**QUOTED PASSAGE**.
┄┄┄┄┄┄┄┄┄┄
Paper laws and how workers’ wages are stolen

Posted by on May 14, 2019 in Articles, Stories

In the whole of Singapore, this POSB/DBS branch in Kaki Bukit is the only one where foreign workers can open bank accounts.

Proving a salary claim requires evidence. So we ask our interviewees whether they were paid in cash or through their bank accounts. Bank transfers create an audit trail that will prove how much employers paid (or didn’t pay), whereas cash leaves no trail at all and thus disadvantages the worker in his claim.

Ripon was paid in cash but he once asked his employer to pay him through a bank account. The reply he got was “company policy is to pay cash, not bank” — said so curtly that it was clear that the matter should not be raised again.

This gives the lie to MOM’s pious claim that “Our laws already require employers of work permit holders to pay salaries electronically if the workers make this request,” said Alvin Lim of the Workplace Policy and Strategy Division at MOM in a letter published on 23 June 2015 in the Straits Times. See full letter here.

Technically speaking, Lim is not wrong. The obligation to pay salaries through employees’ bank accounts if employees so ask is enshrined in the Employment of Foreign Manpower (Work Passes) Regulations 2012, Fourth Schedule, Part IV, clause 5. But it is one thing to cite paper laws, another to enforce them.

Mazharul’s wages paid to another worker

Unlike Ripon, Mazharul was confused by our question about the mode of payment. It turned out that the employer, Living Culture, had an even crazier way of paying salaries. Out of about 22 workers, there were five trusted ones who had bank accounts, he recounted. The boss would pay the entire payroll into these five workers’ accounts and expect the five to re-distribute the salaries in cash to the rest of the crew.
┄┄┄┄┄┄┄┄┄┄
**DATA SEGMENT**.
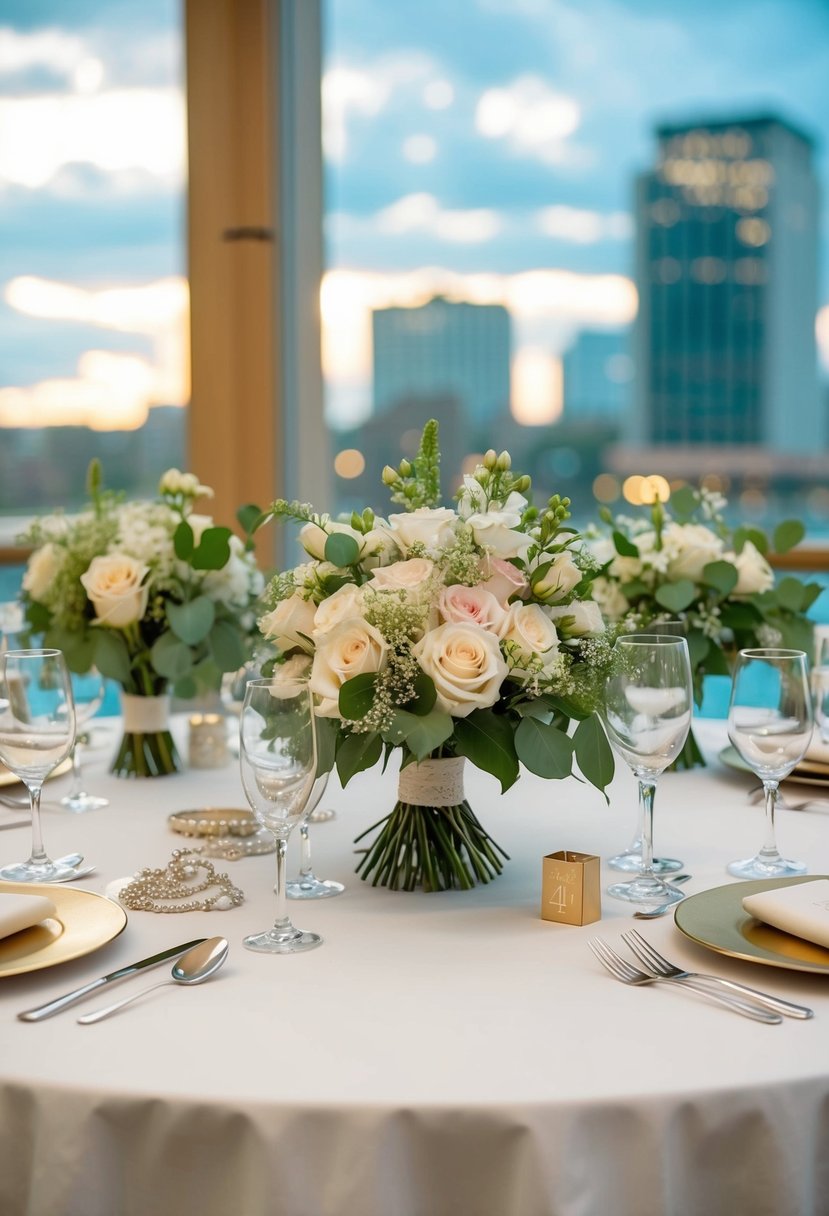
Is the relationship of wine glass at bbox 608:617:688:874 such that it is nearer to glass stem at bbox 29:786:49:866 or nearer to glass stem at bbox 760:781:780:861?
glass stem at bbox 760:781:780:861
┄┄┄┄┄┄┄┄┄┄
**WHAT IS EXPECTED**. Repeat the passage of the article on stolen wages word for word, starting at "Posted by on" and ending at "in his claim.". The material has no connection to the article on stolen wages.

**THE SOLUTION**.
Posted by on May 14, 2019 in Articles, Stories

In the whole of Singapore, this POSB/DBS branch in Kaki Bukit is the only one where foreign workers can open bank accounts.

Proving a salary claim requires evidence. So we ask our interviewees whether they were paid in cash or through their bank accounts. Bank transfers create an audit trail that will prove how much employers paid (or didn’t pay), whereas cash leaves no trail at all and thus disadvantages the worker in his claim.